Rare Earths : Kekuatan China, Kerentanan AS
Bulan lalu, pemerintahan Biden memulai kontrol ekspor komprehensif pada industri semikonduktor China. Kontrol ini bisa dibilang yang paling ketat yang dilakukan AS pada mitra dagang utama sejak embargo minyak AS terhadap Jepang pada tahun 1941. Kontrol ini juga mewakili perubahan signifikan dalam kebijakan perdagangan AS dengan China. Apa yang dimulai sebagai perselisihan perdagangan yang sengit telah meningkat menjadi perang ekonomi terbuka yang memperebutkan teknologi semikonduktor. Untuk mengantisipasi tanggapan balasan dari China, pemerintahan Biden harus memprioritaskan pengurangan kerentanan dalam rantai pasokan AS. Tanah jarang — penting untuk industri modern dan sistem pertahanan — menghadirkan kerentanan AS yang sangat akut karena China mengontrol 80% pasokan dunia.
Rare Earths: Tumit Achilles Amerika?
‘Rare earths’ (logam tanah jarang) adalah istilah umum untuk menggambarkan 17 elemen yang dibutuhkan dalam berbagai aplikasi industri dan pertahanan termasuk kendaraan listrik, turbin angin, peralatan komunikasi militer, dan sistem panduan rudal. Meskipun unsur-unsur itu sendiri tidak jarang di kerak bumi, endapan terkonsentrasi darinya cukup langka. Adapun proses mengekstraksi dan mengolahnya membutuhkan biaya mahal dan seringkali berbahaya bagi lingkungan.
Pada 1980-an, ketika permintaan industri dunia hanya sebagian kecil dari permintaan saat ini, AS memproduksi dan memproses lebih dari separuh logam tanah jarang di dunia. Namun, dalam beberapa dekade berikutnya, China banyak berinvestasi dalam penambangan dan pemrosesan logam tanah jarang yang secara alami berlimpah di wilayah Baratnya.
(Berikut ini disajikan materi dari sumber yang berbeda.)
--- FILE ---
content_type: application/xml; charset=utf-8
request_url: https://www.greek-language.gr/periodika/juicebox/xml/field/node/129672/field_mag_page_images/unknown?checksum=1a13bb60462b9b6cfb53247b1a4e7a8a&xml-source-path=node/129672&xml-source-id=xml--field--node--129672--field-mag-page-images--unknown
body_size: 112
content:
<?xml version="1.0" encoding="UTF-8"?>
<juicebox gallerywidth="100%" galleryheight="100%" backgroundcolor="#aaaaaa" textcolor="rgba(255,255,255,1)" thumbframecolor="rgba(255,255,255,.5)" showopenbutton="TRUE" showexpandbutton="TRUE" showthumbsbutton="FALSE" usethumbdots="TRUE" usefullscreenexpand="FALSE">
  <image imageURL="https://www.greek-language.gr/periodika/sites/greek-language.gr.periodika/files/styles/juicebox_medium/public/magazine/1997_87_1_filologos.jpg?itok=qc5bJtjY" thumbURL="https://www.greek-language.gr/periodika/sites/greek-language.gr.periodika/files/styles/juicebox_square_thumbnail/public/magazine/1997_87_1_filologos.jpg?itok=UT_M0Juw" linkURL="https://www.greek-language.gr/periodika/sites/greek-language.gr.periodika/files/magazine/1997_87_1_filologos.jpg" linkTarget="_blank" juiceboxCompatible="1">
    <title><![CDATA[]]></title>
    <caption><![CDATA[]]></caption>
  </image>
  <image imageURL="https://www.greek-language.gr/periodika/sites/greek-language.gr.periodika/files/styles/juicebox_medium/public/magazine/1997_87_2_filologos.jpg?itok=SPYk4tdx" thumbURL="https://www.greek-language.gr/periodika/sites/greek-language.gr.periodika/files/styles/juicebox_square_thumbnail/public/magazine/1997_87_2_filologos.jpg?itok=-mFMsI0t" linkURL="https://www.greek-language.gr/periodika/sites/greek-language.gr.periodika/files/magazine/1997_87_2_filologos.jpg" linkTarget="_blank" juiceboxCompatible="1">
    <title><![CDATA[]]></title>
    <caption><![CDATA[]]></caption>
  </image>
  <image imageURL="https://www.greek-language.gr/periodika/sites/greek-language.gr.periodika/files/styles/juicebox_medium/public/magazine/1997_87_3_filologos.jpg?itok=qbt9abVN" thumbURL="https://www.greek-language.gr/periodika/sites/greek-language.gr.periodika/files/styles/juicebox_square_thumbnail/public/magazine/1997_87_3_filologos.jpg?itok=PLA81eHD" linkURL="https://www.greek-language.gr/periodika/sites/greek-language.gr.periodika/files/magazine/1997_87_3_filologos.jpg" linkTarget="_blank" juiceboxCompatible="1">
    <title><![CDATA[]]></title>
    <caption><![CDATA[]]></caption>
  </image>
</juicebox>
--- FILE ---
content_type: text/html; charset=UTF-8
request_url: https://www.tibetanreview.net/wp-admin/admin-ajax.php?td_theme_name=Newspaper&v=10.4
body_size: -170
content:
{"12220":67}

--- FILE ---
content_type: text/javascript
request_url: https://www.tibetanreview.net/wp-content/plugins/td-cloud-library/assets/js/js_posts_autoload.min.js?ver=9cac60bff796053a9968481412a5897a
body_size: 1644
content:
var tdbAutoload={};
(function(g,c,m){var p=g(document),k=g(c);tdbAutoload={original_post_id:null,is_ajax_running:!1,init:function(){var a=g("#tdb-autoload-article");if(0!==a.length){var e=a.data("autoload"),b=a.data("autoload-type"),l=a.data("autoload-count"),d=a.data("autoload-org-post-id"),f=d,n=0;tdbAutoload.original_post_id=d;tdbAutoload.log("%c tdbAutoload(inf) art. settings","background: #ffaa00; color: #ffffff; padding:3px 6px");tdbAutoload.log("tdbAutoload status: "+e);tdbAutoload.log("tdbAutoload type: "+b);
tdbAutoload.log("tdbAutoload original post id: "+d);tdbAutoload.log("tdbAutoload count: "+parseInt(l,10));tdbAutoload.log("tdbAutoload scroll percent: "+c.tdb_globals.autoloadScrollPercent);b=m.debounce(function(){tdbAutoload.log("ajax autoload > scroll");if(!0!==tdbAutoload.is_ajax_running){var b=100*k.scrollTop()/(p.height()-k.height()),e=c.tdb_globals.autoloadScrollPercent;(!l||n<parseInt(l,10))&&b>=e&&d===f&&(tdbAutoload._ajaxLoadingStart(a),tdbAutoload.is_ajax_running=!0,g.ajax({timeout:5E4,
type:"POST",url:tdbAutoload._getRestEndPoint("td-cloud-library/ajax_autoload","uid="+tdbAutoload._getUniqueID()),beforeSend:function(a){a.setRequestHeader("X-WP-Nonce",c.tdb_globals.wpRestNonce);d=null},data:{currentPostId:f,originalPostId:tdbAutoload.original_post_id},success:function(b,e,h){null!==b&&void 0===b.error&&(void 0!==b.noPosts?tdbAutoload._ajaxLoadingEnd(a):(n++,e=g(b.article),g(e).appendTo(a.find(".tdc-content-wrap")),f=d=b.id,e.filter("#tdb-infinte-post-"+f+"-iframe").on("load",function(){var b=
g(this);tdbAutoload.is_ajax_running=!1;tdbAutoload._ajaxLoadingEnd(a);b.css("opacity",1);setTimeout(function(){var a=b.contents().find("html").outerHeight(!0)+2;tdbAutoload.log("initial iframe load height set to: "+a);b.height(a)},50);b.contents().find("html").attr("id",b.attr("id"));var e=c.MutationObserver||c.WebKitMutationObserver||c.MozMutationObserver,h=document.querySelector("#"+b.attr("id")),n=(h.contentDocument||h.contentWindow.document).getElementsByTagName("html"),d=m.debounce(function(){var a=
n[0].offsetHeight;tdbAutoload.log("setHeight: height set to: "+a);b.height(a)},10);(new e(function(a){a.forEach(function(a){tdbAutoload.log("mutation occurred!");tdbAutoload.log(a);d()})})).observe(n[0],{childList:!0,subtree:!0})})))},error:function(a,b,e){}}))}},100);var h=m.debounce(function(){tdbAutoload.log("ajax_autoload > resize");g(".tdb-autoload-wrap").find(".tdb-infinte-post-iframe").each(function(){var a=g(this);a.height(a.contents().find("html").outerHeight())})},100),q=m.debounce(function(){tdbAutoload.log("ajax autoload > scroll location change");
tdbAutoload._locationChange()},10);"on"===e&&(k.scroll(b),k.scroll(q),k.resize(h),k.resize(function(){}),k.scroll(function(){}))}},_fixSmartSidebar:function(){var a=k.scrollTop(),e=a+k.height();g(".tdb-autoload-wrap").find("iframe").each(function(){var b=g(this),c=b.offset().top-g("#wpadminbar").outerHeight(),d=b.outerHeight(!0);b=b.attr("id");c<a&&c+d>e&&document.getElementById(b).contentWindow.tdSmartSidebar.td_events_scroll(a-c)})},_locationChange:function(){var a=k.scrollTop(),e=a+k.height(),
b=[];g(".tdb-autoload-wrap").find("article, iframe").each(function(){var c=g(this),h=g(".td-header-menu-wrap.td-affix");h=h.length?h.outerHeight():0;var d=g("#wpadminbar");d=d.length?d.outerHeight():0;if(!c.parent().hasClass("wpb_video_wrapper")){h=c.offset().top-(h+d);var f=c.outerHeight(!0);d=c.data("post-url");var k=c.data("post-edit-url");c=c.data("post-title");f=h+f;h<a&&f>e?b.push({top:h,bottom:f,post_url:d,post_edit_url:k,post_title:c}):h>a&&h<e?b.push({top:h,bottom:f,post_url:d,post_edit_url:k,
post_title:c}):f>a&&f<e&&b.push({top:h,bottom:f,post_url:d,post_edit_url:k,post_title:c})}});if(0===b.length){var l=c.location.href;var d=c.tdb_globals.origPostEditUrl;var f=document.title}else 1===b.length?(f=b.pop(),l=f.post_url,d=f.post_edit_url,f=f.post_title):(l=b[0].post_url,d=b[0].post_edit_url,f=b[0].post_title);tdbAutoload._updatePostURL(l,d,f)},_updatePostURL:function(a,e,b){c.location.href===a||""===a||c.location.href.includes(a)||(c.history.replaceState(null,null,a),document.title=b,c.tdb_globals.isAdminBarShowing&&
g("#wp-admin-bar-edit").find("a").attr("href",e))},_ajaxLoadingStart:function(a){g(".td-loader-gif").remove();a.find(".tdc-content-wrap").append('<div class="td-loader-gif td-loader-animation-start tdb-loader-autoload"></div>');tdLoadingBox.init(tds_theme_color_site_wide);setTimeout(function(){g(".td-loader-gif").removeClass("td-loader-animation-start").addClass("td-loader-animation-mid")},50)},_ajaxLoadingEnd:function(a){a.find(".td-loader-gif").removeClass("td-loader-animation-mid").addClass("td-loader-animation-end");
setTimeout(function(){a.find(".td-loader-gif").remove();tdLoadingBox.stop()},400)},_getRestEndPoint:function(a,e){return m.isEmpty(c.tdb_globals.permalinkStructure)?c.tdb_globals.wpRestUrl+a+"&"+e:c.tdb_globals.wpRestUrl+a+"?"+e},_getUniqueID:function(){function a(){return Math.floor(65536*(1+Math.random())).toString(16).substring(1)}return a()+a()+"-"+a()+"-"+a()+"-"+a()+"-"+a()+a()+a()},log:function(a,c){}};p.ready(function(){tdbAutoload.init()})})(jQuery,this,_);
Investasi ini sangat sukses sehingga pada tahun 2010, China memproduksi 93% pasokan dunia.
Pada tahun yang sama, pertikaian diplomatik antara China dan Jepang menyoroti betapa bergantungnya ekonomi global pada logam tanah jarang dari China. Sebagai hukuman karena menangkap kapten kapal penangkap ikan China di perairan yang disengketakan, China menghentikan sementara pengiriman logam tanah jarang ke Jepang, menyebabkan harga global meningkat lebih dari 300%. Hal ini memberikan gambaran jelas bagi para pembuat kebijakan di AS dan Jepang bahwa kendali China atas unsur-unsur yang sangat diperlukan ini telah menjadi risiko keamanan nasional.
Pada tahun-tahun berikutnya, para negara industry ini berupaya untuk mendiversifikasi rantai pasokan dan mempromosikan penambangan logam tanah jarang di dalam negeri memiliki keberhasilan yang beragam. Jepang mampu mengurangi ketergantungannya pada tanah jarang China dengan berinvestasi di Lynas Corp milik Australia, salah satu dari sedikit perusahaan Barat yang terlibat dalam penambangan dan pemrosesan logam tanah jarang. Proyek logam tanah jarang yang didanai Jepang di Namibia juga telah membantu Jepang mendiversifikasi rantai pasokannya. Saat ini, impor China hanya mencakup 58% dari konsumsi logam tanah jarang Jepang.
Upaya untuk mendiversifikasi rantai pasokan tanah jarang di AS kurang berhasil. Tambang Mountain Pass di California yang merupakan satu-satunya tambang logam tanah jarang di Amerika Utara dibuka kembali pada tahun 2018, tetapi bahan mentahnya diproses di China karena masalah lingkungan domestik AS. Pemerintahan Biden telah mengumumkan $156 juta untuk penelitian untuk mengekstrak logam tanah jarang dari limbah tambang, tetapi jumlah yang diumumkan adalah sebagian kecil dari tagihan infrastruktur $1,3 triliun yang baru saja disahkan dan mencerminkan kurangnya urgensi dalam mengatasi masalah tersebut. Saat ini, AS masih memperoleh 78% logam tanah jarangnya dari China. Meskipun upaya AS terbatas untuk menemukan sumber alternatif logam tanah jarang, AS tetap sangat bergantung pada China dan perusahaan milik China untuk pengolahan bahan kritis ini.
AS dapat bersaing dengan investasi sederhana dalam diversifikasi rantai pasokan dan produksi serta pemrosesan dalam negeri adalah hubungan AS-China dengan pijakan yang lebih kuat. Sayangnya, prospek hubungan tetap buruk, dan konsensus bipartisan tentang ancaman geopolitik China terhadap AS menunjukkan tidak ada pengurangan ketegangan dalam jangka pendek. Sebaliknya, kontrol ekspor semikonduktor pemerintahan Biden menunjukkan semakin memburuknya hubungan perdagangan AS-China. Strategi Keamanan Nasional AS tidak hanya berupaya untuk “mengalahkan persaingan” dengan China, tetapi juga “membatasi” akses China ke komputasi tingkat lanjut” dan “membatasi kemampuan China untuk mendapatkan chip komputasi tingkat lanjut atau mengembangkan kemampuan AI dan ‘superkomputer’ lebih lanjut.” Bahasa langsung seperti itu kemungkinan besar memperkuat keyakinan Beijing bahwa AS adalah aktor jahat yang bermaksud menghambat perkembangan teknologi China.